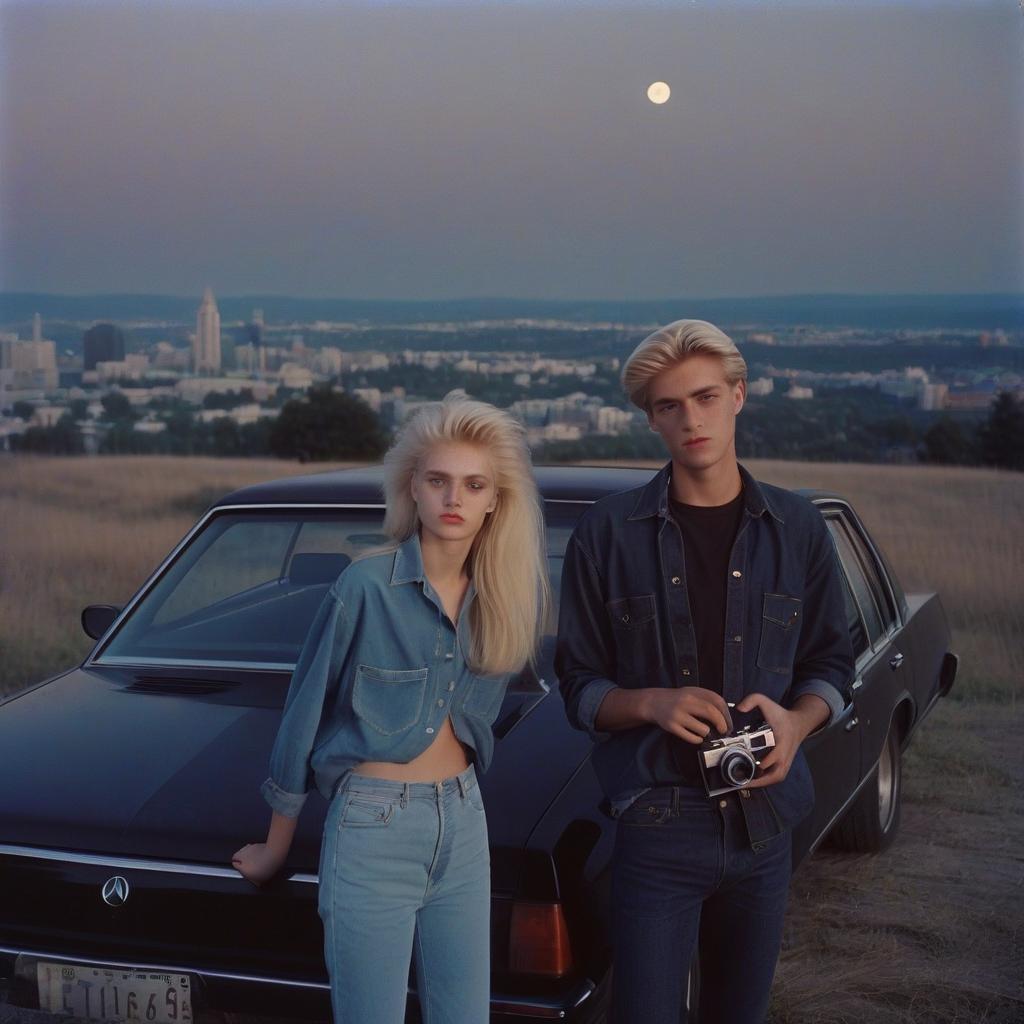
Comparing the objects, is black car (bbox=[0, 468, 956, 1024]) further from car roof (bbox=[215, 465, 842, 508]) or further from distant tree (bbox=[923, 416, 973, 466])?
distant tree (bbox=[923, 416, 973, 466])

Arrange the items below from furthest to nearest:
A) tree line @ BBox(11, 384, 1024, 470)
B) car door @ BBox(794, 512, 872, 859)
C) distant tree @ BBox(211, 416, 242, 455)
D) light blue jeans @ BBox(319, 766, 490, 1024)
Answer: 1. distant tree @ BBox(211, 416, 242, 455)
2. tree line @ BBox(11, 384, 1024, 470)
3. car door @ BBox(794, 512, 872, 859)
4. light blue jeans @ BBox(319, 766, 490, 1024)

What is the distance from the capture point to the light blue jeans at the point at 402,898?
215cm

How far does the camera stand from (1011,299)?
19.6m

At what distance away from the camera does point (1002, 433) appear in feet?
63.9

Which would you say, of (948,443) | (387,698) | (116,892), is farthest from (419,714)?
(948,443)

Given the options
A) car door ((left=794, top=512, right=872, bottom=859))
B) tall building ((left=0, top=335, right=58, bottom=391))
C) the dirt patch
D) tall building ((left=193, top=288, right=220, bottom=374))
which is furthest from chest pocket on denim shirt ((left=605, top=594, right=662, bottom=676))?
tall building ((left=193, top=288, right=220, bottom=374))

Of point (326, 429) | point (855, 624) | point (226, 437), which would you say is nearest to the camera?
point (855, 624)

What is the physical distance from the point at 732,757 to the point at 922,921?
8.88 ft

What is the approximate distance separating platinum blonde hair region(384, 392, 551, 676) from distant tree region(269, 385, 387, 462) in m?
19.2

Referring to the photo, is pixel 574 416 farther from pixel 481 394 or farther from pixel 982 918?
pixel 982 918

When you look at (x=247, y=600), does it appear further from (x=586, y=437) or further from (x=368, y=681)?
(x=586, y=437)

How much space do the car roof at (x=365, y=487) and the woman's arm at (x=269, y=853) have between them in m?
1.61

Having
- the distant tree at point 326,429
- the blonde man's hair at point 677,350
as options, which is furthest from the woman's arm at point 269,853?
the distant tree at point 326,429

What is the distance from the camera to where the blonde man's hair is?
234 centimetres
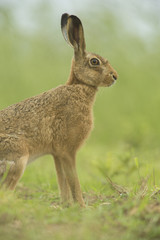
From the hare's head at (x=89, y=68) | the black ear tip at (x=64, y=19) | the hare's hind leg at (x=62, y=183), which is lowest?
the hare's hind leg at (x=62, y=183)

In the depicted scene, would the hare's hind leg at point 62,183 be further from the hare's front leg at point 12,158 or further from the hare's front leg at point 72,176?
the hare's front leg at point 12,158

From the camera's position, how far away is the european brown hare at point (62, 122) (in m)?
5.01

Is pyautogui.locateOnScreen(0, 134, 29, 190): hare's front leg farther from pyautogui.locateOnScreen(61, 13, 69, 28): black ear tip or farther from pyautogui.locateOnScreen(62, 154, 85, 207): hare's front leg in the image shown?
pyautogui.locateOnScreen(61, 13, 69, 28): black ear tip

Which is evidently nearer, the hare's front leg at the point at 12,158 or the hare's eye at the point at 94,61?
the hare's front leg at the point at 12,158

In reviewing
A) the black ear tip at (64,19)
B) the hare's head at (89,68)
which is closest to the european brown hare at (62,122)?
the hare's head at (89,68)

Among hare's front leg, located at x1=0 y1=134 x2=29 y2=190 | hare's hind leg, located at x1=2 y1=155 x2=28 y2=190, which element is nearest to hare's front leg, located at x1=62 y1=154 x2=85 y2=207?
hare's front leg, located at x1=0 y1=134 x2=29 y2=190

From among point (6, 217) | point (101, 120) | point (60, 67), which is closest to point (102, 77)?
point (6, 217)

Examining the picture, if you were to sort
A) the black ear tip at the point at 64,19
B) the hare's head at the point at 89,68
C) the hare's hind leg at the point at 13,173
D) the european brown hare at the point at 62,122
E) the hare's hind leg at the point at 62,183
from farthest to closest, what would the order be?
1. the black ear tip at the point at 64,19
2. the hare's head at the point at 89,68
3. the hare's hind leg at the point at 62,183
4. the european brown hare at the point at 62,122
5. the hare's hind leg at the point at 13,173

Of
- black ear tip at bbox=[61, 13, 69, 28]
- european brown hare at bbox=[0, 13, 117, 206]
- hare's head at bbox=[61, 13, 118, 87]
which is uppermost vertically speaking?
black ear tip at bbox=[61, 13, 69, 28]

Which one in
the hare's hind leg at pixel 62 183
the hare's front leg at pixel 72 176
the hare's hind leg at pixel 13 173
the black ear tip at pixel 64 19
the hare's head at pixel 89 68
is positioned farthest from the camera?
the black ear tip at pixel 64 19

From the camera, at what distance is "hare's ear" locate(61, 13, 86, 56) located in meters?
5.76

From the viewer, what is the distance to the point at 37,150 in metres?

● GIVEN PROBLEM
Exactly reproduce the lines beginning with the one that contains "Which one in" and ending with the last line of the material, both included. Leave out everything else.

● OUTPUT FOR THIS EXERCISE
Which one in
the hare's hind leg at pixel 62 183
the hare's front leg at pixel 72 176
the hare's hind leg at pixel 13 173
the black ear tip at pixel 64 19
the hare's head at pixel 89 68
is positioned farthest from the camera?
the black ear tip at pixel 64 19

From the camera, at what distance is "hare's ear" locate(61, 13, 86, 56) located in meters?
5.76

From the viewer, what is the distance to the point at 37,150 in metres?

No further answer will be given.